• _Description of the task_
Reproduce the closing part of the entries exactly: the line with "With reference to" and all lines after it, ending with the last line, and nothing else.

• _Material shown_
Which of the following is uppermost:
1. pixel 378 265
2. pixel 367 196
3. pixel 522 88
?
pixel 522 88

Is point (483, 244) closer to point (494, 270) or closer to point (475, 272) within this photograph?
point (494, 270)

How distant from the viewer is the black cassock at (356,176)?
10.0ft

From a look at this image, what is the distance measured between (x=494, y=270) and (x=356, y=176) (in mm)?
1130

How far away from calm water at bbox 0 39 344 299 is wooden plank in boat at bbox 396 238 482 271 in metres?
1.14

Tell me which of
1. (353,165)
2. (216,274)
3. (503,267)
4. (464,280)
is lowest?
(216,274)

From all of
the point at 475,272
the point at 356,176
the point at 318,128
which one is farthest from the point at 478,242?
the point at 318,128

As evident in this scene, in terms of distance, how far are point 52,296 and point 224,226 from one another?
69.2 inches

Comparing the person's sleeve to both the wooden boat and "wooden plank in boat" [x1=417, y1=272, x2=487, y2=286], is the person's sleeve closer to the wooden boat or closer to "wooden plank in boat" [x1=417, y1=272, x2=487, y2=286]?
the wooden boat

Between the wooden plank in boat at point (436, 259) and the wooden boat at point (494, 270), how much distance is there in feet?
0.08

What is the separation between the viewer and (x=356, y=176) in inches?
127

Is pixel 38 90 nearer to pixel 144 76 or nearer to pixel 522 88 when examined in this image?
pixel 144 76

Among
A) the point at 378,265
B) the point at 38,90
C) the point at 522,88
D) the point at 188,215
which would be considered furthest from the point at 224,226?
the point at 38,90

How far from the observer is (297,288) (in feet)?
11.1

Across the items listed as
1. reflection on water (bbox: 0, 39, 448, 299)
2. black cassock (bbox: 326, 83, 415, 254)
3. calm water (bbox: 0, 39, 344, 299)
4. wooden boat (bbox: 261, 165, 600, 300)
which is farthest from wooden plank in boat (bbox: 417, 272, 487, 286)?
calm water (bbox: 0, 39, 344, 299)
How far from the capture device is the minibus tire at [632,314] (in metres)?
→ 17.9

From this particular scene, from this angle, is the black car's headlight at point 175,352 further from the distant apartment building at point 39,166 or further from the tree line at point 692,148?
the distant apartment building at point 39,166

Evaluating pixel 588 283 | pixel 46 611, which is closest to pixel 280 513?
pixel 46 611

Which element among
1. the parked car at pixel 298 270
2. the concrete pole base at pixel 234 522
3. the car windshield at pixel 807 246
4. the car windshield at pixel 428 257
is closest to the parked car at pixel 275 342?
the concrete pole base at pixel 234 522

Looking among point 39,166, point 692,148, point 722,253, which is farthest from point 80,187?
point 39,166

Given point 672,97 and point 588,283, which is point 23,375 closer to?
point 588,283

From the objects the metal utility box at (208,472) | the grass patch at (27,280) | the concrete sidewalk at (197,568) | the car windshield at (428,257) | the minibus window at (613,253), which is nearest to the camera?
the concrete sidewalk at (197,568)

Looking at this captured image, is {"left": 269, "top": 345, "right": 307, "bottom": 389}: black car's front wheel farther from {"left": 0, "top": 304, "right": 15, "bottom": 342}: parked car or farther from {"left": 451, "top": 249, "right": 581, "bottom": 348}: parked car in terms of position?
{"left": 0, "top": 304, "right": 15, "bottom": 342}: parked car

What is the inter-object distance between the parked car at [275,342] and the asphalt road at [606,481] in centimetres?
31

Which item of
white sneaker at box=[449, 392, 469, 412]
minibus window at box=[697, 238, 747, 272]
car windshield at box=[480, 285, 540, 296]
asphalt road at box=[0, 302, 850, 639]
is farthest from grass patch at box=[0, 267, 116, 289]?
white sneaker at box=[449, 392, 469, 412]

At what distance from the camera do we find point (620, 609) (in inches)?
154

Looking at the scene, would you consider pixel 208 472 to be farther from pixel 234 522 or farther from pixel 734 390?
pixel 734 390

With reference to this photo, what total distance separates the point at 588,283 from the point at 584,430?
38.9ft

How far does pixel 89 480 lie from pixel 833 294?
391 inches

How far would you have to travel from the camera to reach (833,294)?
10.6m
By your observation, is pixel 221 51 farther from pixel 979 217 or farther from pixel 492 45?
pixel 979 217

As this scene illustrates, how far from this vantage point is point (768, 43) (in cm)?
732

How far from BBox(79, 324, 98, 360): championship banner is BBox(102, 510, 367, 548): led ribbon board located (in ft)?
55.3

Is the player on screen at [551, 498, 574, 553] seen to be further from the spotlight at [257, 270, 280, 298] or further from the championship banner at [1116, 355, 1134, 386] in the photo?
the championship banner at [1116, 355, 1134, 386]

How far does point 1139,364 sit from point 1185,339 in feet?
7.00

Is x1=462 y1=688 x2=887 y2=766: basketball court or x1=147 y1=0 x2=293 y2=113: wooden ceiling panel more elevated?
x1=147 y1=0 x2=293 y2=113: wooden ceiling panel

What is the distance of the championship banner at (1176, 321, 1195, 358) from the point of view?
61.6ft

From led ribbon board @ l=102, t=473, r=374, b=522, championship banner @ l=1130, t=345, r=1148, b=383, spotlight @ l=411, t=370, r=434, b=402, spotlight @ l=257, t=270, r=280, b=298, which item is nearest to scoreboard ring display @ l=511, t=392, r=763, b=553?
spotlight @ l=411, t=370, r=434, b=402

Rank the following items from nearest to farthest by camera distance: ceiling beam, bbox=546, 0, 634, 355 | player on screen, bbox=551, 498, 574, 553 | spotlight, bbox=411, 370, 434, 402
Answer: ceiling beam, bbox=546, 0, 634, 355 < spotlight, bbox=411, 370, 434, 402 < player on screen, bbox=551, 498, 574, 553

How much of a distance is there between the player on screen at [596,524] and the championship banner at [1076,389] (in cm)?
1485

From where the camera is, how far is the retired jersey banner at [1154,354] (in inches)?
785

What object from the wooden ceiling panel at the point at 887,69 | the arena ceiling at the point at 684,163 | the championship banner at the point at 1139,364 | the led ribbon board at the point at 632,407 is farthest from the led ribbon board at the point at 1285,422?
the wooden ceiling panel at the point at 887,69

• _Correct response_
With reference to this photo, what total distance separates the point at 588,283 from the point at 584,430?
38.9ft

How far does pixel 89 480 lie from pixel 833 294?
391 inches

How far would you have to travel from the camera to reach (833,294)?
10.6m
By your observation, is pixel 221 51 farther from pixel 979 217 or farther from pixel 492 45?
pixel 979 217

As this scene illustrates, how far from this vantage point is point (768, 43) (in cm)?
732

How far from BBox(79, 324, 98, 360): championship banner is BBox(102, 510, 367, 548): led ribbon board located (in ft)?
55.3

Is the player on screen at [551, 498, 574, 553] seen to be further from the spotlight at [257, 270, 280, 298] or further from the championship banner at [1116, 355, 1134, 386] in the photo?
the championship banner at [1116, 355, 1134, 386]

How far does point 1139,364 sit from point 1185,339 in feet?
7.00

Is x1=462 y1=688 x2=887 y2=766: basketball court or x1=147 y1=0 x2=293 y2=113: wooden ceiling panel more elevated?
x1=147 y1=0 x2=293 y2=113: wooden ceiling panel

What is the distance of the championship banner at (1176, 321, 1195, 358) from the point of view?
61.6ft

From led ribbon board @ l=102, t=473, r=374, b=522, championship banner @ l=1130, t=345, r=1148, b=383, spotlight @ l=411, t=370, r=434, b=402, spotlight @ l=257, t=270, r=280, b=298, which item is nearest to scoreboard ring display @ l=511, t=392, r=763, b=553?
spotlight @ l=411, t=370, r=434, b=402

Rank the following items from nearest to farthest by camera distance: ceiling beam, bbox=546, 0, 634, 355 | player on screen, bbox=551, 498, 574, 553 | spotlight, bbox=411, 370, 434, 402
Answer: ceiling beam, bbox=546, 0, 634, 355 < spotlight, bbox=411, 370, 434, 402 < player on screen, bbox=551, 498, 574, 553

How much of a distance is there between the player on screen at [596,524] and the championship banner at [1076,389] (in cm)?
1485

From where the camera is, how far is the retired jersey banner at [1154,354] (in inches)?
785

What object from the wooden ceiling panel at the point at 887,69 | the arena ceiling at the point at 684,163 | the championship banner at the point at 1139,364 | the led ribbon board at the point at 632,407 is farthest from the led ribbon board at the point at 1285,422?
the wooden ceiling panel at the point at 887,69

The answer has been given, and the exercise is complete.